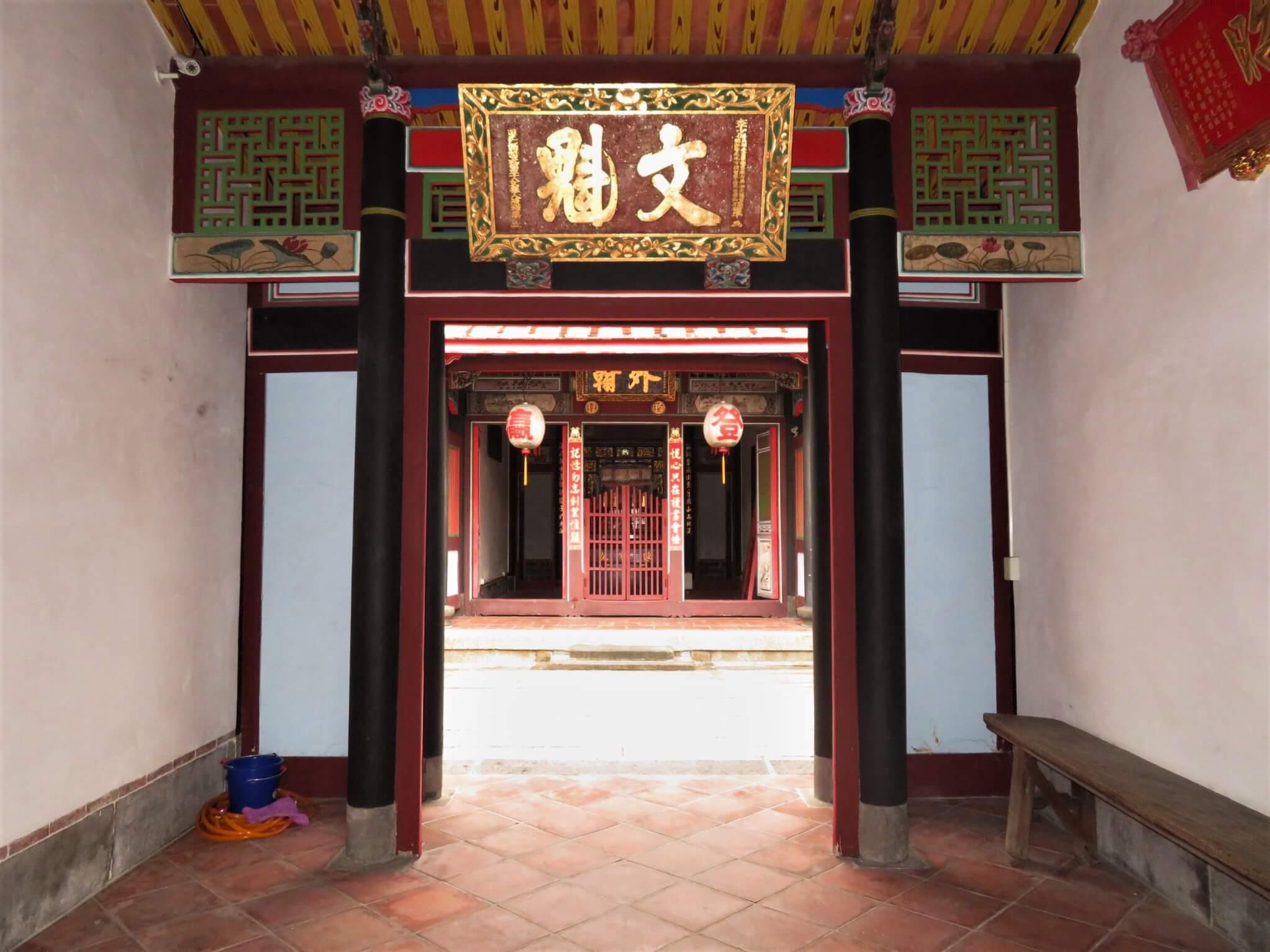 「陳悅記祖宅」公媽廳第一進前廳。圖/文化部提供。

---

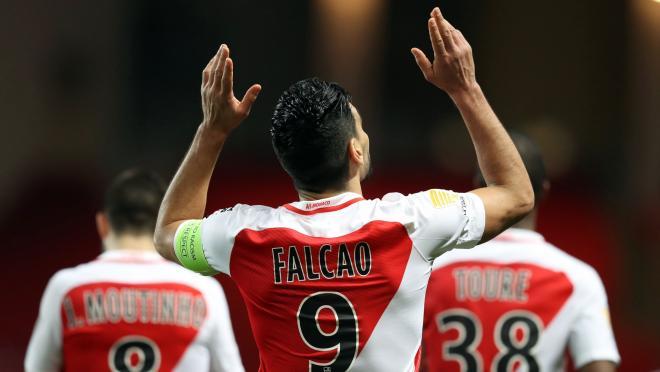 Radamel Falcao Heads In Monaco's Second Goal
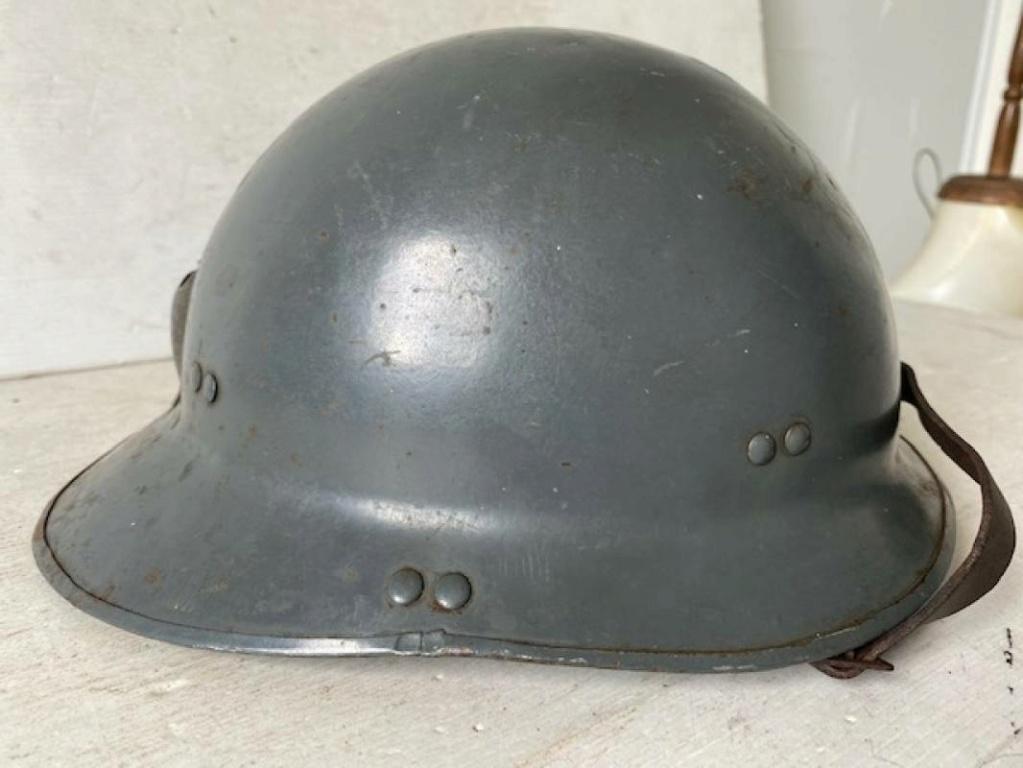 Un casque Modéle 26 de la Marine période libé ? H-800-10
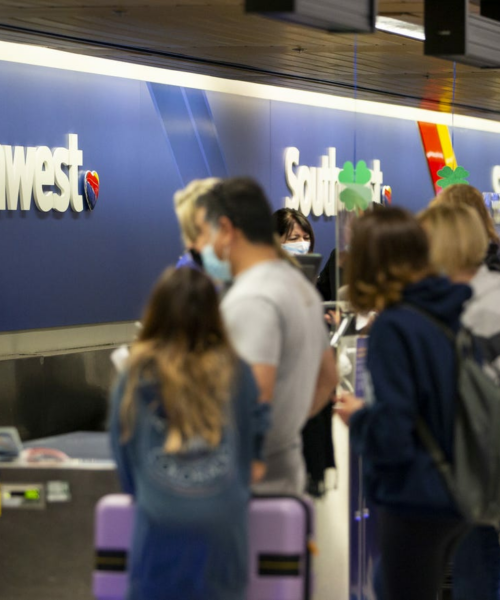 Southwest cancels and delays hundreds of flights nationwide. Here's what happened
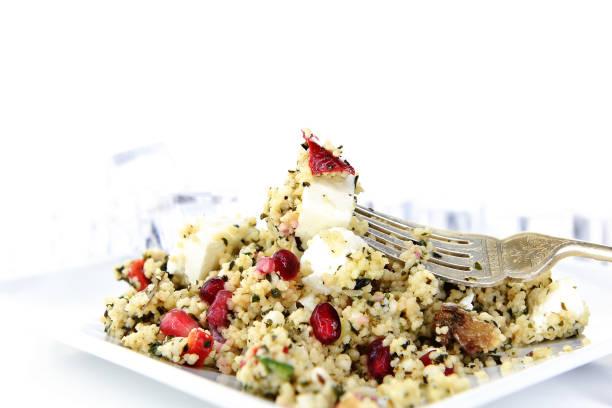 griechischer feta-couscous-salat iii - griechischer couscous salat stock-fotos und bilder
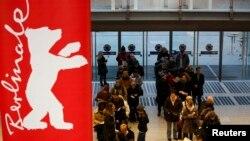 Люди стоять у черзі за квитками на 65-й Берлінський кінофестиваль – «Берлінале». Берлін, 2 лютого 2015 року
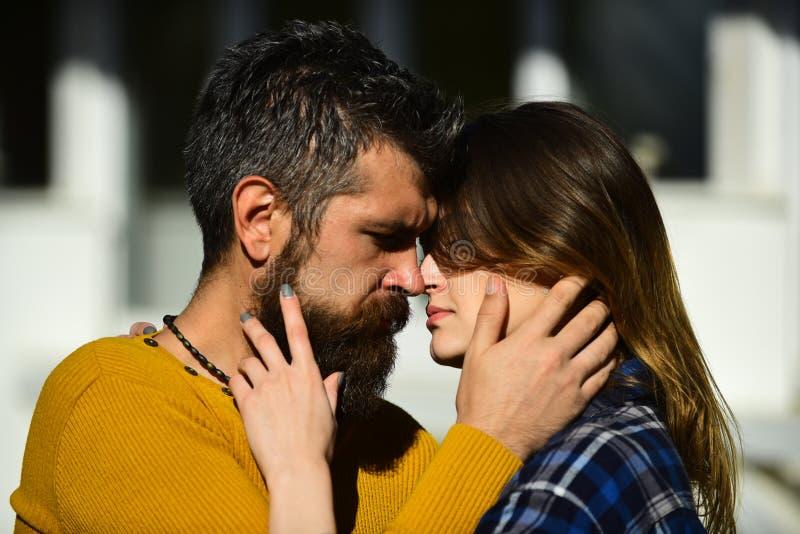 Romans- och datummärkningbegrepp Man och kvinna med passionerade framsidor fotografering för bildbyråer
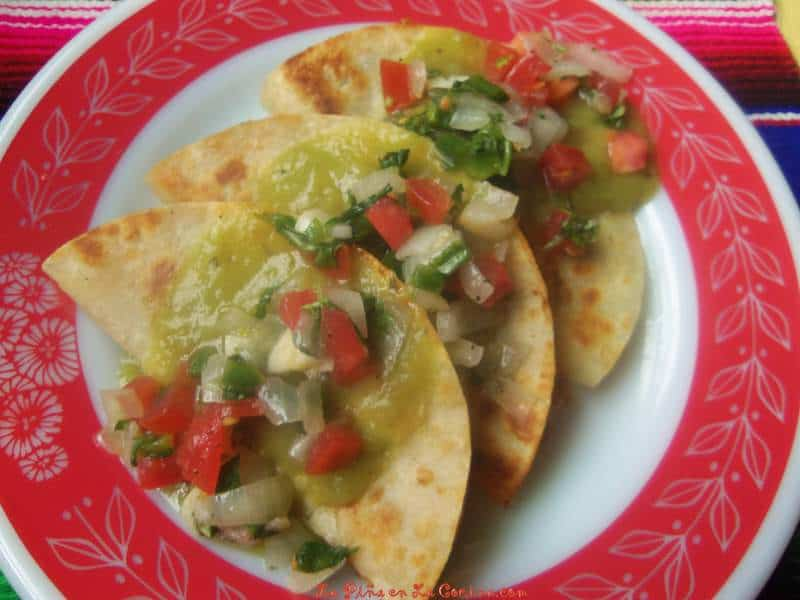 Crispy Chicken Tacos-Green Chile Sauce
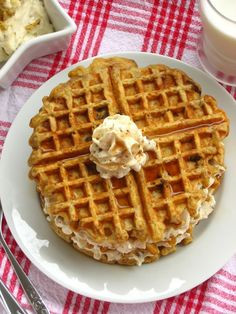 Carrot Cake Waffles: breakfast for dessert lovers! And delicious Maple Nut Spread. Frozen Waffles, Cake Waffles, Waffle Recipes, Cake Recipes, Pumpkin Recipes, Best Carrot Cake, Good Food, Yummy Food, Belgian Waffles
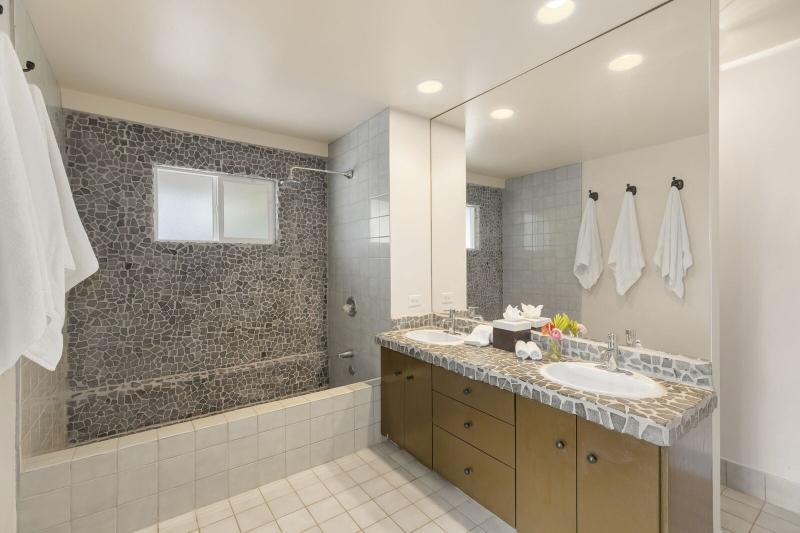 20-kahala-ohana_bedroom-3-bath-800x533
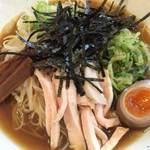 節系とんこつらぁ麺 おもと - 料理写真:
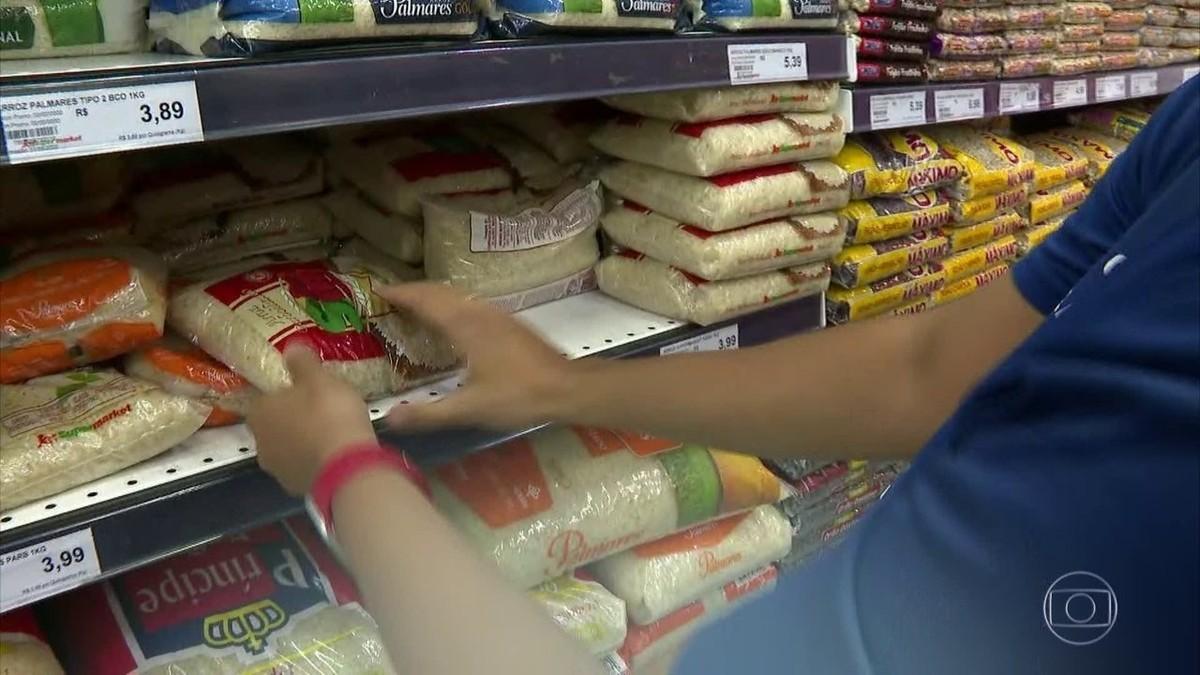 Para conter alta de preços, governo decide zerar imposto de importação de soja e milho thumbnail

Task details
Only one part of the listing is wanted: the lines from the one containing "griechischer feta-couscous-salat iii" through the one containing "Carrot Cake Waffles: breakfast", both included. Please transcribe it exactly, leaving out the pictures.

Output of the exercise
 griechischer feta-couscous-salat iii - griechischer couscous salat stock-fotos und bilder
 Люди стоять у черзі за квитками на 65-й Берлінський кінофестиваль – «Берлінале». Берлін, 2 лютого 2015 року
 Romans- och datummärkningbegrepp Man och kvinna med passionerade framsidor fotografering för bildbyråer
 Crispy Chicken Tacos-Green Chile Sauce
 Carrot Cake Waffles: breakfast for dessert lovers! And delicious Maple Nut Spread. Frozen Waffles, Cake Waffles, Waffle Recipes, Cake Recipes, Pumpkin Recipes, Best Carrot Cake, Good Food, Yummy Food, Belgian Waffles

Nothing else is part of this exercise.